Brief
Rewrite everything from the line containing "In terms of" down to the end of the lines, replacing "arranged" with "ordered" and changing nothing else. Return only that stretch.

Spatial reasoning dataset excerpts
══════════

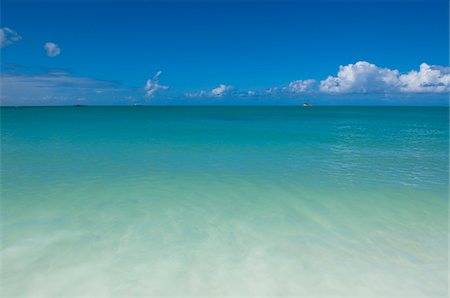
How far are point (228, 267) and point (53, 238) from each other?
3.33 metres

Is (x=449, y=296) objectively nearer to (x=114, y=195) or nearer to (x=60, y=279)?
(x=60, y=279)

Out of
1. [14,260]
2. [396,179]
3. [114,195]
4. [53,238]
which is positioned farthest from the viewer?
[396,179]

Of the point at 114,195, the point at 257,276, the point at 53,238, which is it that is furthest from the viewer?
the point at 114,195

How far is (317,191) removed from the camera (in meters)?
8.62

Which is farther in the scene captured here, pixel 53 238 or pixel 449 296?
pixel 53 238

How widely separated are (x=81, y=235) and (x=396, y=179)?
373 inches

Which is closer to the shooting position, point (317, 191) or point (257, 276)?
point (257, 276)

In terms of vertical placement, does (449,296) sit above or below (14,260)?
below

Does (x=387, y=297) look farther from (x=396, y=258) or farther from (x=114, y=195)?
(x=114, y=195)

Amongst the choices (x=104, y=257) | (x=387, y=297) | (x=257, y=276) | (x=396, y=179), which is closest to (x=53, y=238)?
Result: (x=104, y=257)

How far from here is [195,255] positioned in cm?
502

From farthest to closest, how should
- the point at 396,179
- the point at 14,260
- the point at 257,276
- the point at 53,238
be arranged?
the point at 396,179, the point at 53,238, the point at 14,260, the point at 257,276

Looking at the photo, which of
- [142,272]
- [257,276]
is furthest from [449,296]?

══════════

Completed task
In terms of vertical placement, does (449,296) sit above or below (14,260)?
below

Does (x=387, y=297) look farther from (x=396, y=258) or farther from (x=114, y=195)?
(x=114, y=195)

Amongst the choices (x=104, y=257) | (x=387, y=297) | (x=257, y=276) | (x=396, y=179), which is closest to (x=53, y=238)?
Result: (x=104, y=257)

How far from here is [195,255] positioned in cm?
502

From farthest to closest, how should
- the point at 396,179
- the point at 14,260
- the point at 257,276
- the point at 53,238
be ordered?
the point at 396,179, the point at 53,238, the point at 14,260, the point at 257,276

Looking at the photo, which of
- [142,272]
- [257,276]
is furthest from [449,296]?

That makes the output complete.